Been disappointed in Albo’s lot. Like LNP lite. No principled stand or demonstration of same against coal and gas. Just heard of approval for some private squillion dollar gas project.
No they are very different, as Labor does not have the privilege of being platformed by our right wing pro fossil fuel and ‘libertarian’ media 24/7/365 but is constantly denigrated while precluding neutral presentation of policy initiatives; while the anodyne ABC gives passive support and promotion of right wing media themes.
Any carbon tax would be inflicted on every ordinary Australian, Tony Abbott then Peter Dutton warned. It is nonsense of course, taxing carbon instead of people benefits everybody except the biggest emitters. However government could speak to the tax sensitivity of the public by rebating all carbon taxes to all taxpayers. The carbon tax rebates in Canada have proved very popular, so their carbon tax will stay.
Get on with it
Tony Tax talk show ended and ain’t for restarting
Malcolm tried a pivot
Scotty crafted a campaign of crap that the nats taxed all of us on with billions for bunk
The LNP don’t have a pathway to run back to. The teals tore it up
Get it done
Back in the 1970s areas such as western Sydney had air badly polluted from industry. Governments of the day stepped up courageously and forced companies to cut pollution by filtering chimneys and also reducing water pollution. Car exhausts were filtered and new forms of petrol were required. Predictably every step raised a chorus of heckles from polluters.
It was the same with car seat belts. Today we all benefit from clear air and children don’t routinely fly through windscreens at accidents.
The whole idea of carbon credits is a fraud no better than letting belching trucks buy credits from cyclists. The urgent need is to lower carbon emissions not offset them with accounting chicanery.

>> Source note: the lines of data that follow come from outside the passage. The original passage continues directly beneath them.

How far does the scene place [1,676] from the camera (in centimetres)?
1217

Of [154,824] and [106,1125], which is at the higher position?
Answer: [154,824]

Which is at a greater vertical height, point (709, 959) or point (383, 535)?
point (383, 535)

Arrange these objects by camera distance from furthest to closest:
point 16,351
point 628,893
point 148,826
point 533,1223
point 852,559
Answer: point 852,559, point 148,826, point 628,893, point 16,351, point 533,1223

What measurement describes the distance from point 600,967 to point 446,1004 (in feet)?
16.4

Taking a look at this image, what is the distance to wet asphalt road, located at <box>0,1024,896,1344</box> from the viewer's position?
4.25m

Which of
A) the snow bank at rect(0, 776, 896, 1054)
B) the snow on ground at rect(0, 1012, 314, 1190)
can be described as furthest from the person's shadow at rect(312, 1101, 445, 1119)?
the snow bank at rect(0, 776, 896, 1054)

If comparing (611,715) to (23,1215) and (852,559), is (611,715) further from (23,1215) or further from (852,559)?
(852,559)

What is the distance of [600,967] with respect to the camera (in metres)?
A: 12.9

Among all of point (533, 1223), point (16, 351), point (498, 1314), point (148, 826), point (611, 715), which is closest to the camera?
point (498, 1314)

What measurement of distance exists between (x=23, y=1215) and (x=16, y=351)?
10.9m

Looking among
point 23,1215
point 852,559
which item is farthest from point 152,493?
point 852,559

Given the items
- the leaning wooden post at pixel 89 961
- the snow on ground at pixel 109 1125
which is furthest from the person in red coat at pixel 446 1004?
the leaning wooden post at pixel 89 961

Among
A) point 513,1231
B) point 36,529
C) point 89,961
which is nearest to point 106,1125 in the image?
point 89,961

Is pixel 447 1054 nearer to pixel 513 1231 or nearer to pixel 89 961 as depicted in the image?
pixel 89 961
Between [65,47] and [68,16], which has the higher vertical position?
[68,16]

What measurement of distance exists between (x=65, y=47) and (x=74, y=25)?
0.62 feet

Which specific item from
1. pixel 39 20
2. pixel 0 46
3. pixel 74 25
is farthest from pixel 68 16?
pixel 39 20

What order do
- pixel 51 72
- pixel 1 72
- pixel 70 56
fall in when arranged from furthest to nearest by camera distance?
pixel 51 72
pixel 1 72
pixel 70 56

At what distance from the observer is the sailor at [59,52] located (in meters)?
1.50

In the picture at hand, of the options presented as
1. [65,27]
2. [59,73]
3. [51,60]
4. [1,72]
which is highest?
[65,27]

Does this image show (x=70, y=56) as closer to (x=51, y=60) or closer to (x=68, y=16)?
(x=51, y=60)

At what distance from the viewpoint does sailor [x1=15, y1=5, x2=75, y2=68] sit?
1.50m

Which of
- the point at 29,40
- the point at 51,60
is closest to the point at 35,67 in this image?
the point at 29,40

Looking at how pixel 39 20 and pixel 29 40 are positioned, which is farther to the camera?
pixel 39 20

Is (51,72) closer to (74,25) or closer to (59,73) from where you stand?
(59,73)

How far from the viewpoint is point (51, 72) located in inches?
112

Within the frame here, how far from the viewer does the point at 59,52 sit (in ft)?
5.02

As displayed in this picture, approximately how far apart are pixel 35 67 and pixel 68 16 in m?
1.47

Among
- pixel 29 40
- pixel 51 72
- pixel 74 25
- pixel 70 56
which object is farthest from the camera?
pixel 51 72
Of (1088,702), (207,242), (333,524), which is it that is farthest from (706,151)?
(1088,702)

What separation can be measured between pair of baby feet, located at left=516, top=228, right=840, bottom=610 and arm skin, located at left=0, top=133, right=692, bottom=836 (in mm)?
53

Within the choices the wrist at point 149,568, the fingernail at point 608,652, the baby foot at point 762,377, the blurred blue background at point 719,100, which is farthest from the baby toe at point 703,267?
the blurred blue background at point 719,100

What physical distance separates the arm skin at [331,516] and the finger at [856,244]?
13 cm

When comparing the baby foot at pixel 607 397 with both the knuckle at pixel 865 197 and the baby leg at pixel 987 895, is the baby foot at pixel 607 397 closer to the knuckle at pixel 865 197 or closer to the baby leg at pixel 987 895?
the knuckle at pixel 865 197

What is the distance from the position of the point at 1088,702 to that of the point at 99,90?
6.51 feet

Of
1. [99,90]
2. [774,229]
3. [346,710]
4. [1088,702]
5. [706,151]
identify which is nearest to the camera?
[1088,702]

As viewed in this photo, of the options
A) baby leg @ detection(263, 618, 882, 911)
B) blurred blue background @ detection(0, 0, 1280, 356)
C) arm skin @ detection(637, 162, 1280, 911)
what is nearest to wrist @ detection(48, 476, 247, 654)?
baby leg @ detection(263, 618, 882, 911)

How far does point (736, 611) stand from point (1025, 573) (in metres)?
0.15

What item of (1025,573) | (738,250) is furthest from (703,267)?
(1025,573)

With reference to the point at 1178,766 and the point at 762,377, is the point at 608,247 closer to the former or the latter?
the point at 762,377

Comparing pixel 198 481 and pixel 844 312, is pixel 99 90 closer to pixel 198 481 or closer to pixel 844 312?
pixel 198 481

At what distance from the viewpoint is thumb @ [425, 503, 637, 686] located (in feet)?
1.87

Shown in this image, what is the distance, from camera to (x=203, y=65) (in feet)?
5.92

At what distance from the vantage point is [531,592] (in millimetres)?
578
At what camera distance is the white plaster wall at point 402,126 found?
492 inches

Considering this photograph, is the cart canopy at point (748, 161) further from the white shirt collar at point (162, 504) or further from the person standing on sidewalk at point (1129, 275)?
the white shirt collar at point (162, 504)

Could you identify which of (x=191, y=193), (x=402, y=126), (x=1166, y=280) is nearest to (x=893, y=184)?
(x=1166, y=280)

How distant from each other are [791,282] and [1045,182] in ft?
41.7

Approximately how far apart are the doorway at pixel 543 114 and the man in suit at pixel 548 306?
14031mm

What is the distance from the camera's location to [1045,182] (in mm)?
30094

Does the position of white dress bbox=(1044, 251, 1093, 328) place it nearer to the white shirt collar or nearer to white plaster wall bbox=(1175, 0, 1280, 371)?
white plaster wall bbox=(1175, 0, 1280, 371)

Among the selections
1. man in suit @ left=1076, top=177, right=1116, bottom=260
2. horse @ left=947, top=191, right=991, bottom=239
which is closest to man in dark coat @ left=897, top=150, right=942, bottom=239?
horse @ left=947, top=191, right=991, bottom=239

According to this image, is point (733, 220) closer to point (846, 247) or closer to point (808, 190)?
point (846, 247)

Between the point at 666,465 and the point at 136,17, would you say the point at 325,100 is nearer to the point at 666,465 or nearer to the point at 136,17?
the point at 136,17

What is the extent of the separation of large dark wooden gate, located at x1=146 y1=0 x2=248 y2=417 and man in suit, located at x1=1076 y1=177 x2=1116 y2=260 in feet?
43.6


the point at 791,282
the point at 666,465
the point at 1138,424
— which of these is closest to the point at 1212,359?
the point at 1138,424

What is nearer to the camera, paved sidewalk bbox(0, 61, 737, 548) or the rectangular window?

Carbon offsets and CCS are both patently scams designed by fossil fuel companies to pull the wool over everyones eyes. And our pollies are happy to go along with it as long as they “get looked after”. I am reminded of a carbon capture scheme at Henbury Station in the NT in 2010. The idea was that the station would destock and let the grass and trees grow. Thats a lot of carbon taken out of the atmosphere, right? The idea was that companies would then pay to get these credits to offset emissions. 2010 was a wet year and grass grew like Topsy. The problem was that 2011 was a dry year and, once the grass dried out, the whole lot went up in smoke. Bushfires everywhere. Not much carbon left on the ground after that. You gotta laugh.